CUDA is the default tech for GPGPU in HPC or AI applications, for more than a decade now. By now, people have found most of these driver bugs, and nVidia has fixed them.
Similarly, compute shaders is the only tech for GPGPU used in videogames. Modern videogames are using compute shaders for a decade now, in increasing volumes. For example, UE5 even renders triangle meshes with them [1].
However, OpenCL and ROCm are niche technologies. I’ve been hearing complaints about driver quality for some time now. For obvious reason, AMD and Intel prioritize driver bugs which affect modern videogames sold in many million copies, compared to the bugs which only affect a few people working on HPC, AI or other niche GPGPU applications.
> they're underestimating the power of a few good public "how to use the damn thing" sessions
I agree the learning curve is steep, with the lack of good materials. For an introduction article, see [2]. Ignore the parts about D3D10 hardware, the article is old and D3D10 hardware is no longer relevant. Another one, with slightly more depth, is [3]. For an example how to multiply large dense matrices with a compute shader see [4], but that example is rather advanced because optimizations, and because weird memory layout conventions inherited from the upstream project.

Collected data:
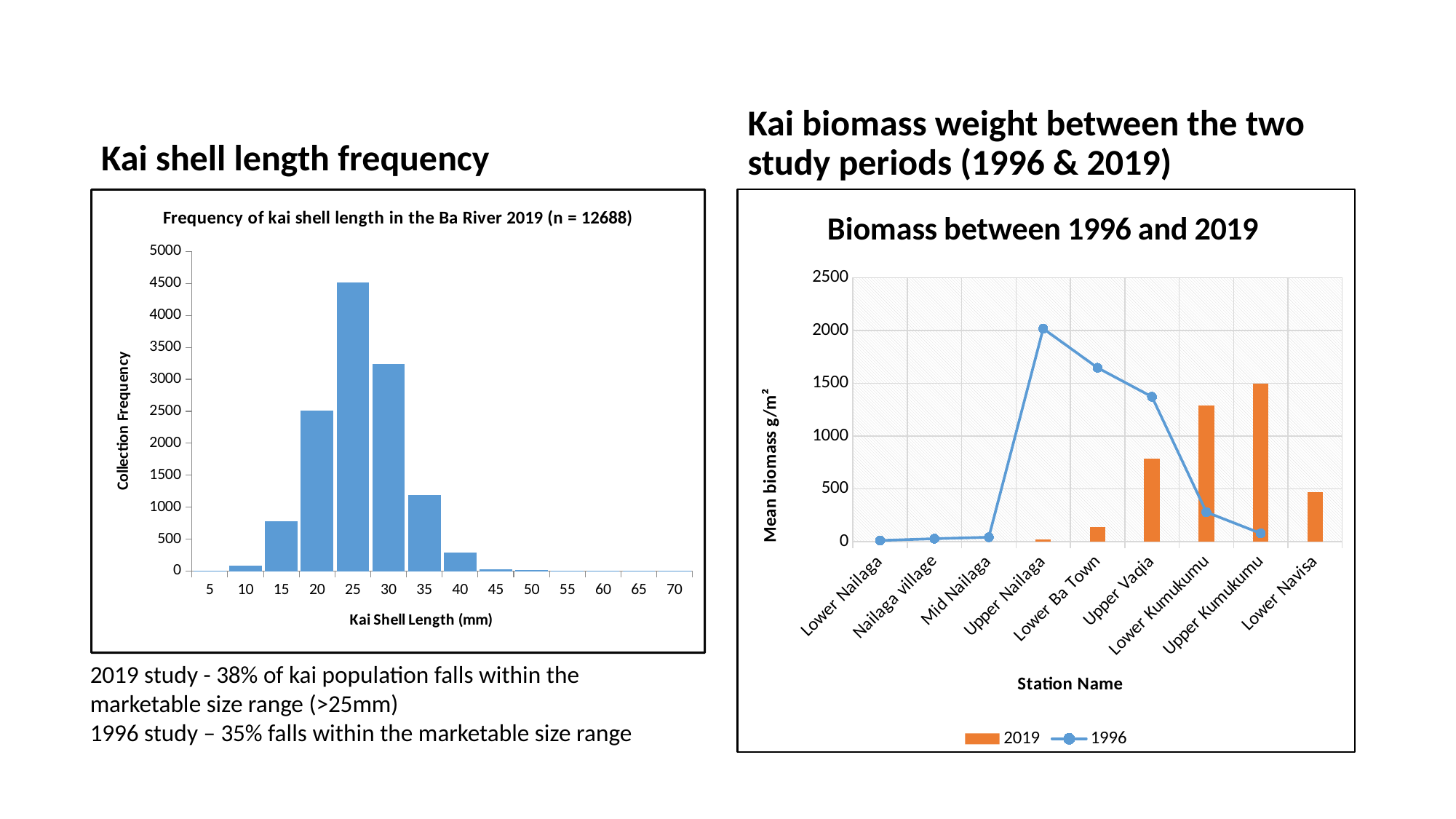
In the right chart (Biomass between 1996 and 2019), which station has the highest 1996 mean biomass? Upper Nailaga In the right chart (Biomass between 1996 and 2019), at Upper Vaqia, which series has the larger mean biomass, 1996 or 2019? 1996 In the left chart (Frequency of kai shell length in the Ba River 2019), which has the higher collection frequency, 20 mm or 35 mm? 20 mm In the left chart (Frequency of kai shell length in the Ba River 2019), is the collection frequency for 15 mm greater or less than 1000? less In the left chart (Frequency of kai shell length in the Ba River 2019), is the collection frequency for 25 mm greater or less than 4000? greater In the left chart (Frequency of kai shell length in the Ba River 2019), is the collection frequency for 30 mm greater or less than 3000? greater In the left chart (Frequency of kai shell length in the Ba River 2019), which shell length has the highest collection frequency? 25 In the right chart (Biomass between 1996 and 2019), how many stations are shown on the x axis? 9 What kind of chart is the left chart (Frequency of kai shell length in the Ba River 2019)? Bar chart In the left chart (Frequency of kai shell length in the Ba River 2019), how many shell length categories are shown on the x axis? 14 In the right chart (Biomass between 1996 and 2019), how many series does the legend list? 2 In the right chart (Biomass between 1996 and 2019), which station has the highest 2019 mean biomass? Upper Kumukumu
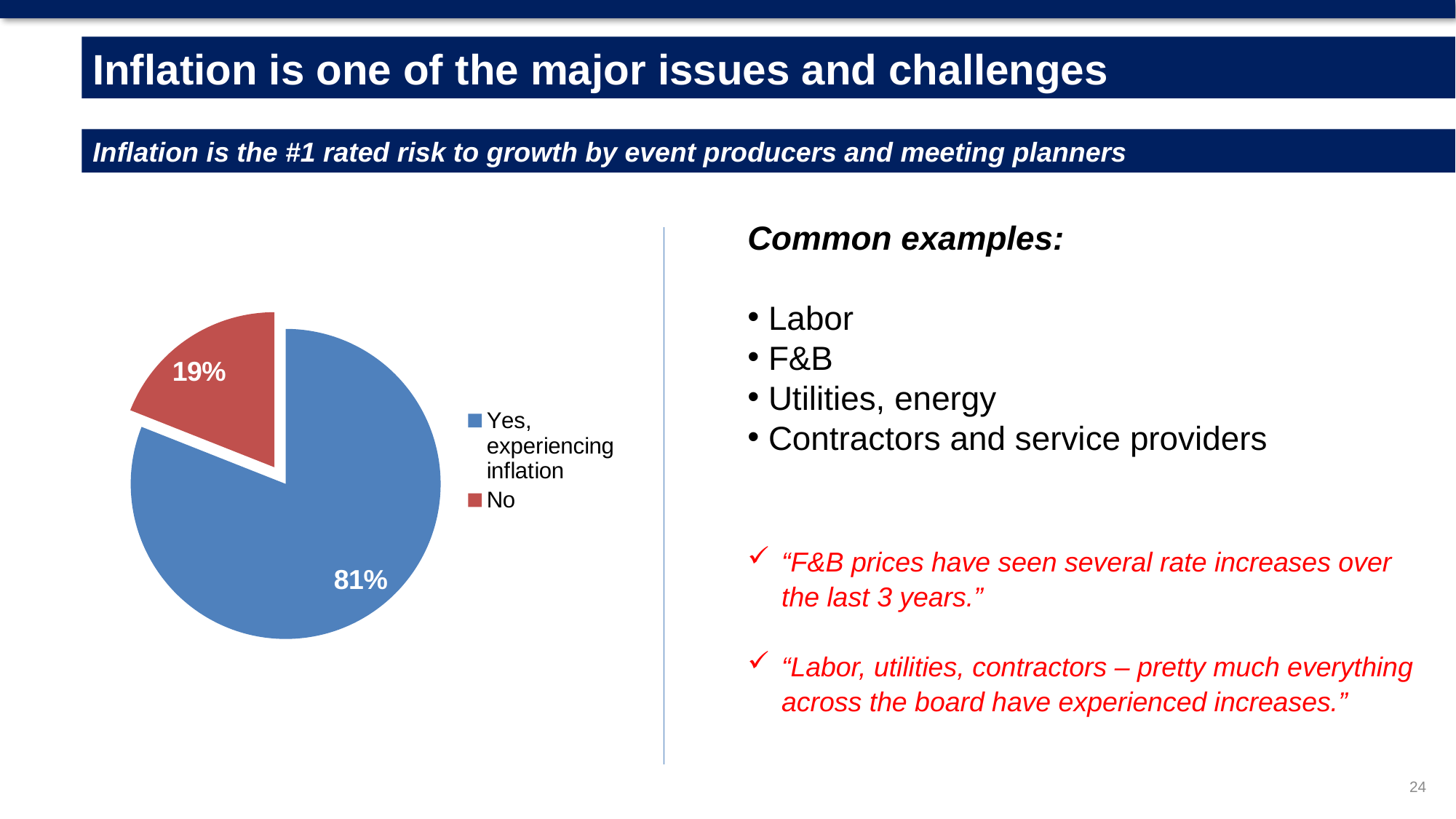
What kind of chart is shown on the slide? Pie chart What colour is the "No" slice in the pie chart? Red What percentage of the pie is labelled "No"? 19% How many slices does the pie chart have? 2 Which is larger, the "Yes, experiencing inflation" slice or the "No" slice? Yes, experiencing inflation What share of the pie does the "No" slice represent? 19% Which slice of the pie is the smallest? No Which slice of the pie is the largest? Yes, experiencing inflation What is the difference in percentage points between the "Yes, experiencing inflation" slice and the "No" slice? 62 What colour is the "Yes, experiencing inflation" slice in the pie chart? Blue How many entries does the legend of the pie chart list? 2 What percentage of the pie is labelled "Yes, experiencing inflation"? 81%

Questions to answer:
A – Please extract from the GPGPU comment the part from "However, OpenCL and" to "niche GPGPU applications.".
B – Answer these questions using the GPGPU comment:
(i) What does UE5 render with compute shaders?
(ii) Which driver bugs do AMD and Intel prioritize?
(iii) Which parts of the introduction article does the comment say to ignore?

Answers:
A –
However, OpenCL and ROCm are niche technologies. I’ve been hearing complaints about driver quality for some time now. For obvious reason, AMD and Intel prioritize driver bugs which affect modern videogames sold in many million copies, compared to the bugs which only affect a few people working on HPC, AI or other niche GPGPU applications.

B –
(i) Triangle meshes.
(ii) Bugs that affect modern videogames sold in many million copies.
(iii) The parts about D3D10 hardware.